Another Win for a Player Getting in Touch With Her Japanese Roots

Posted in Articles, Asian Diaspora, Media Archive on 2016-01-23 03:22Z by Steven

Another Win for a Player Getting in Touch With Her Japanese Roots

The New York Times
2016-01-21

Ben Rothenberg


Naomi Osaka signed autographs after her 6-4, 6-4 victory over 18th-seeded Elina Svitolina at the Australian Open on Thursday.
Credit Issei Kato/Reuters

MELBOURNE, AustraliaNaomi Osaka (大坂 なおみ) liked to think she had a universal appeal to the crowd that watched her 6-4, 6-4 win over 18th-seeded Elina Svitolina at the Australian Open on Thursday afternoon.

“Maybe it’s because they can’t really pinpoint what I am,” said Osaka, who will play the two-time champion Victoria Azarenka in the third round. “So it’s like anybody can cheer for me.”

Osaka, 18, is coached in the United States by her Haitian-born father, Leonard Francois.
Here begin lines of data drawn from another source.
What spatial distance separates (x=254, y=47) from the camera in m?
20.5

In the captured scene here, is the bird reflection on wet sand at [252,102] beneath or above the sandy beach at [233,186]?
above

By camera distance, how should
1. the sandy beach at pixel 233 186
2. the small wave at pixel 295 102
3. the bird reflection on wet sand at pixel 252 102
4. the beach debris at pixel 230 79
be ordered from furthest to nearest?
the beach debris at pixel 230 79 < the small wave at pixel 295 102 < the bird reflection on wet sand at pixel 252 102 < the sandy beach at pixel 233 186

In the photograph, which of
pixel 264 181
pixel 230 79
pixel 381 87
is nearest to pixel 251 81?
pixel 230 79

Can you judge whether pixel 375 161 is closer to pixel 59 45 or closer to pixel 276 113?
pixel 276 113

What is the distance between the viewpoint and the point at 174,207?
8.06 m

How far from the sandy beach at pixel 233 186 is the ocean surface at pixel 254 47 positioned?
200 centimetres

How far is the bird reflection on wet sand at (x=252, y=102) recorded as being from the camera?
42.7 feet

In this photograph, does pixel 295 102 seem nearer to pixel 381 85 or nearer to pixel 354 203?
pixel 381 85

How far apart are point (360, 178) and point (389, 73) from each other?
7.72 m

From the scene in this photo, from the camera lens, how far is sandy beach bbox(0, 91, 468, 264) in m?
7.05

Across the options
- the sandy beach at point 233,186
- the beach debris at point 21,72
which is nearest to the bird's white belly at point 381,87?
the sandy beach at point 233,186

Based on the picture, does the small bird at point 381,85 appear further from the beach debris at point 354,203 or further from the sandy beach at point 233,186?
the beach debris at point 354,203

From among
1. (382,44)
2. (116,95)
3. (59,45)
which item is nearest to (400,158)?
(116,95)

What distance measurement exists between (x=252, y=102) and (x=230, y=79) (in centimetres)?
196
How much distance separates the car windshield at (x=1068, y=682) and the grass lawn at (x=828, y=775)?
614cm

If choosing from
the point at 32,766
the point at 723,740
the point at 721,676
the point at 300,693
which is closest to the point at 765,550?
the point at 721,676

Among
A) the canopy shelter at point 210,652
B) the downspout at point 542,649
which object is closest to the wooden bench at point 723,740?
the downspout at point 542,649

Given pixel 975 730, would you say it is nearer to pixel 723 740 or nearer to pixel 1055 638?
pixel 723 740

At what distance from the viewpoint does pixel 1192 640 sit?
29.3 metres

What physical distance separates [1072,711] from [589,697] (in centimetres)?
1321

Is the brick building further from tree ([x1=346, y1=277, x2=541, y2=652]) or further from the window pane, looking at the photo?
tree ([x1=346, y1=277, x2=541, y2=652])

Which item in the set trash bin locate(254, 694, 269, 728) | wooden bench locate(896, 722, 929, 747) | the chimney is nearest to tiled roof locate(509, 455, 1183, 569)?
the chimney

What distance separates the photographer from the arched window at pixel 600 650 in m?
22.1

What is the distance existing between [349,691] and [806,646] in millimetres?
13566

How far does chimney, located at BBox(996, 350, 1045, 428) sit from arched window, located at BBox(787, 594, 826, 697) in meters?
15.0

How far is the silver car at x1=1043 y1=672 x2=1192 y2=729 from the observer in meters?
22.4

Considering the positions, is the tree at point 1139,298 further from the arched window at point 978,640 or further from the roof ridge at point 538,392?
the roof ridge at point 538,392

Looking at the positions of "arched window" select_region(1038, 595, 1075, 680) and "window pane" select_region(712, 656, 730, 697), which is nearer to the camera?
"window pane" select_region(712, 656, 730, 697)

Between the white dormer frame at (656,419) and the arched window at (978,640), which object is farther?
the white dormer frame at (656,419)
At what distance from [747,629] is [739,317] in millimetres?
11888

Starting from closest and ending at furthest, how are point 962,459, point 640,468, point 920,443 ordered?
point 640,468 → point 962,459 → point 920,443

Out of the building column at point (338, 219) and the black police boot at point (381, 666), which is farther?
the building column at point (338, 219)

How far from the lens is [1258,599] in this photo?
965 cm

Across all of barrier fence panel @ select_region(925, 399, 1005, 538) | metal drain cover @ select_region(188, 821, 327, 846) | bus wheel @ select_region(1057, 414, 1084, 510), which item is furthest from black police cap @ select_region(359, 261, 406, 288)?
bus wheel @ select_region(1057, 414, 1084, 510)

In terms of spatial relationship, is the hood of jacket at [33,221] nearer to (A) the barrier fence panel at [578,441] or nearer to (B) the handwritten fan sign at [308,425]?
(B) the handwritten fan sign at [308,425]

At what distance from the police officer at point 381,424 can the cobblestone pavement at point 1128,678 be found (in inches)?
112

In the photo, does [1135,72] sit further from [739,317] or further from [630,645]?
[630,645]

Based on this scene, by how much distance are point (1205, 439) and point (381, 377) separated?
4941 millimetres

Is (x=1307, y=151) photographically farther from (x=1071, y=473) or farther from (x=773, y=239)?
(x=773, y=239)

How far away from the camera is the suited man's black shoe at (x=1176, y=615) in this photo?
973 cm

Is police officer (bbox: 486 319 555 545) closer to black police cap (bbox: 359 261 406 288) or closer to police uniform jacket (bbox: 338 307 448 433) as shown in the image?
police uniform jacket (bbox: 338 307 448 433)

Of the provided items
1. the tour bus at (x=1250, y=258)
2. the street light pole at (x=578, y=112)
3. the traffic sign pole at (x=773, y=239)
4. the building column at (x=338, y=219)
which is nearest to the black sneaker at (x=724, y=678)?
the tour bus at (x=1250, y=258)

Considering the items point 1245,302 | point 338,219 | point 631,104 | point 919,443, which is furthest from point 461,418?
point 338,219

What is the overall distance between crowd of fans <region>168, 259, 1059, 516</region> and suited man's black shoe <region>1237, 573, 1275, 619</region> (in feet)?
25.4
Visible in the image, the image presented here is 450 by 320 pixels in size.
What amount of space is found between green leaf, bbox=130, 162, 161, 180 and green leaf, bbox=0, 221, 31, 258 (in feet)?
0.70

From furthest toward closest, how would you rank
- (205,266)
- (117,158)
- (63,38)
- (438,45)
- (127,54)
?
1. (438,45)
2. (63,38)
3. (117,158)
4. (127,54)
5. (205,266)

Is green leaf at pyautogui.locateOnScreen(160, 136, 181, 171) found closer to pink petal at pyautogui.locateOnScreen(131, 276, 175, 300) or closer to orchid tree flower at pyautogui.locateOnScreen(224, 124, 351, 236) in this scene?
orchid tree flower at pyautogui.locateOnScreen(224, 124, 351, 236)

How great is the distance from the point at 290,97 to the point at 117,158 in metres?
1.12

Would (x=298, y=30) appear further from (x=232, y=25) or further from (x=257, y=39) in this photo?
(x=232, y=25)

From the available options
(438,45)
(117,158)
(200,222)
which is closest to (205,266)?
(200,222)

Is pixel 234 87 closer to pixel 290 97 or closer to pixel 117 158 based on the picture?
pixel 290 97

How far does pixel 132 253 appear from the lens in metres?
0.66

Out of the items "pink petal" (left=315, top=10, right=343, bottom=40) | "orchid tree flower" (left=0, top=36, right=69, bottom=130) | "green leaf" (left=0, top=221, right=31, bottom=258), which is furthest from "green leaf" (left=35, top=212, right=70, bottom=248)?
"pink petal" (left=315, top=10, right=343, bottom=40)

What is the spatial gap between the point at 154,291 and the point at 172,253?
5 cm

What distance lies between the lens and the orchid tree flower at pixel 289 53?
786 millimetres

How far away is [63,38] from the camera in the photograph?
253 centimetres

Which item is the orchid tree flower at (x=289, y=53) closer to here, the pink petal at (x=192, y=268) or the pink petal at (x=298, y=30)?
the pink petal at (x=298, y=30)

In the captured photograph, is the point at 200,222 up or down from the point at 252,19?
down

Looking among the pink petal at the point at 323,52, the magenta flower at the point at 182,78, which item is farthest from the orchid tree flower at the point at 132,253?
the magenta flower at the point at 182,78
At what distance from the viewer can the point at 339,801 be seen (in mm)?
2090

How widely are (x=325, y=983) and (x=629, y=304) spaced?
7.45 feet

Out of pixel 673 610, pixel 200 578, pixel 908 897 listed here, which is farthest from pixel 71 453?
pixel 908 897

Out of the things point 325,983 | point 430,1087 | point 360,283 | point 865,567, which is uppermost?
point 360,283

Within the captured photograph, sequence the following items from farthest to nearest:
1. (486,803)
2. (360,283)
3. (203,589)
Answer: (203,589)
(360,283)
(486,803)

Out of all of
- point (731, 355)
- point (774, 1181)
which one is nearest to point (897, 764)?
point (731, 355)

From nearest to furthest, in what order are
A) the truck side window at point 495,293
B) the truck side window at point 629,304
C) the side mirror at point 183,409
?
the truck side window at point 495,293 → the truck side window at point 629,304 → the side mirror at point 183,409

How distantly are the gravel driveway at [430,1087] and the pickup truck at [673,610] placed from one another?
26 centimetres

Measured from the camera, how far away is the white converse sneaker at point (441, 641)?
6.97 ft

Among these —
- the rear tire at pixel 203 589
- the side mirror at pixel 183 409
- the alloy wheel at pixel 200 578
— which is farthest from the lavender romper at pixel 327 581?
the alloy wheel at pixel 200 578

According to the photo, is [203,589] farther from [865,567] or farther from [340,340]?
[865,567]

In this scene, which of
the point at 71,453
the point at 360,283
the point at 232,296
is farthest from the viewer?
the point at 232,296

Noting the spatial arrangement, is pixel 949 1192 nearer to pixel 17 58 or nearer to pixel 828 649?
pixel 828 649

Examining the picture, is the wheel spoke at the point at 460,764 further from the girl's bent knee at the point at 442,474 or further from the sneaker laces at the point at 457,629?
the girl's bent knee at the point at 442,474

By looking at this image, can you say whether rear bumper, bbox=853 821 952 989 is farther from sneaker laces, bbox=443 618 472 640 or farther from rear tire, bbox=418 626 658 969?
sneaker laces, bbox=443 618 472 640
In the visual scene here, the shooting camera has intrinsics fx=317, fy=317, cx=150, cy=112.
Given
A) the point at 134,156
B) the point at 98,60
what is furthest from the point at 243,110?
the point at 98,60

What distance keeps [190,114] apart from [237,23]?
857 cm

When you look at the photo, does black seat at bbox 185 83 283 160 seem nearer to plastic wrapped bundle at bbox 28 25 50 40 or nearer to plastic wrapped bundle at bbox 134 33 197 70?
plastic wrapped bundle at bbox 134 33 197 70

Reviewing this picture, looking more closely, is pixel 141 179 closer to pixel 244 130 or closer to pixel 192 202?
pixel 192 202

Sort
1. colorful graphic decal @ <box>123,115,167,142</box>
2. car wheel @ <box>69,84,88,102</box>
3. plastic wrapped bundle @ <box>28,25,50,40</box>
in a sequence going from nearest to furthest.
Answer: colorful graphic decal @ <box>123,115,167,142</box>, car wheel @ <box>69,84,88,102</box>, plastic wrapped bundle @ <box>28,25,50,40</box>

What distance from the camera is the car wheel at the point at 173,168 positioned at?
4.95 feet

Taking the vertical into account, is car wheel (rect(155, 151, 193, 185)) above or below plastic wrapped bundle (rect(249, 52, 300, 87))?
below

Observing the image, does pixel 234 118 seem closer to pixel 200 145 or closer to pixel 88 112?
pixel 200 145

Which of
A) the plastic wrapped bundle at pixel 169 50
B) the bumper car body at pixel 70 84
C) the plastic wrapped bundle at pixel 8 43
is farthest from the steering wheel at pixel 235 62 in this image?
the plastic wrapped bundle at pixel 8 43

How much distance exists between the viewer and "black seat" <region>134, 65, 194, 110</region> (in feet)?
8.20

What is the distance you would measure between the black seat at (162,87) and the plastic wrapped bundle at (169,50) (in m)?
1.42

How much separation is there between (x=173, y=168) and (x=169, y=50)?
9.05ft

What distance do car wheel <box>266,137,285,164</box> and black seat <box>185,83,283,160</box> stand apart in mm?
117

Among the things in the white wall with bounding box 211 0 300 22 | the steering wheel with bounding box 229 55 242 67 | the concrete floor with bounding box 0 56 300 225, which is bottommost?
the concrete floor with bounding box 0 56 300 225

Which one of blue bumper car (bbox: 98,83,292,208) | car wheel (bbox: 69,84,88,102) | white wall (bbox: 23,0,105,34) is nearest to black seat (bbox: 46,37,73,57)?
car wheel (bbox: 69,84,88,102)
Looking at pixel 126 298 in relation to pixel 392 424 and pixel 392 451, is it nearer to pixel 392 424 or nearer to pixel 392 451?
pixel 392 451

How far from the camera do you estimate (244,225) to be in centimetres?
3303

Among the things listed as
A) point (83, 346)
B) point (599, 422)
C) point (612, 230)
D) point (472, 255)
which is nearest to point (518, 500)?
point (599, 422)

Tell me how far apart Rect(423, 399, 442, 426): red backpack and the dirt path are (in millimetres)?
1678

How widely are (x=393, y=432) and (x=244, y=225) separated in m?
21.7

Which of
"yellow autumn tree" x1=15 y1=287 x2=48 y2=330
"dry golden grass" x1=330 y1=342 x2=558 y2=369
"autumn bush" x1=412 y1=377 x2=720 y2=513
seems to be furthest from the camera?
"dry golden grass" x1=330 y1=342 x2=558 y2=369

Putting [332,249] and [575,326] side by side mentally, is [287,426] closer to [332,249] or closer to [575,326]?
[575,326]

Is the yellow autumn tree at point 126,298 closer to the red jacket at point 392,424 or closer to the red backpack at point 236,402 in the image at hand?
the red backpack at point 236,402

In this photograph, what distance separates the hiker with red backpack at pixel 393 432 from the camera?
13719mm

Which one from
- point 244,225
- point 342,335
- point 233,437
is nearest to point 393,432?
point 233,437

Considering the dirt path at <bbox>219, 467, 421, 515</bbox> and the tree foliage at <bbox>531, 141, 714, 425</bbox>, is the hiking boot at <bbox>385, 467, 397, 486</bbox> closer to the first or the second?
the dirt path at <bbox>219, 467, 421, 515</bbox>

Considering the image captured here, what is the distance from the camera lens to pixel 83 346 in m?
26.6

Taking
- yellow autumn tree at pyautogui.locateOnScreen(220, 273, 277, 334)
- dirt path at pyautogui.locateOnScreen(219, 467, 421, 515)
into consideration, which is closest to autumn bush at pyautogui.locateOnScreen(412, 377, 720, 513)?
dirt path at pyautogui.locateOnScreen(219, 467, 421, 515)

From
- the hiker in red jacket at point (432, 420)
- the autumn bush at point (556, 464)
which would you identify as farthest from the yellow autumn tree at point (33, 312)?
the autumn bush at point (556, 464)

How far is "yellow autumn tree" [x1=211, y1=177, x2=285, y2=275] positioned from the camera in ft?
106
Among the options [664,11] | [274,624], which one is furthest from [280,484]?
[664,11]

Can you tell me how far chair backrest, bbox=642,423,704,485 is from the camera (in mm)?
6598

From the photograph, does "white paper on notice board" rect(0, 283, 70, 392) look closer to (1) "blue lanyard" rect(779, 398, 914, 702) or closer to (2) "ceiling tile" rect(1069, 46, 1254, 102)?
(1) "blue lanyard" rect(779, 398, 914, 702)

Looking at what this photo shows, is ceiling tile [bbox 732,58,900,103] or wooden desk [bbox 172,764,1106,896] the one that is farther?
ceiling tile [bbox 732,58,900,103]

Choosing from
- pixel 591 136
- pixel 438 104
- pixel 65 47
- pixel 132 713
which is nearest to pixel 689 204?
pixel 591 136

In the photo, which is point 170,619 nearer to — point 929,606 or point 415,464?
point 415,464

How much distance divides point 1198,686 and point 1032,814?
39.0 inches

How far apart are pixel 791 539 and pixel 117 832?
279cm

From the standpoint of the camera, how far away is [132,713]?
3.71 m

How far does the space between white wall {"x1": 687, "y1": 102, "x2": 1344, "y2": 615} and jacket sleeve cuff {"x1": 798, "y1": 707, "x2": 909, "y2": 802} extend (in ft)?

She spends little time in her mother’s homeland of Japan, the country she represents in tennis, but received strong support from Japanese fans as she pulled off the upset on Show Court 2.

“I always think that they’re surprised that I’m Japanese,” she said. “So like the fact that there was like Japanese flags and stuff, it was like really touching.”…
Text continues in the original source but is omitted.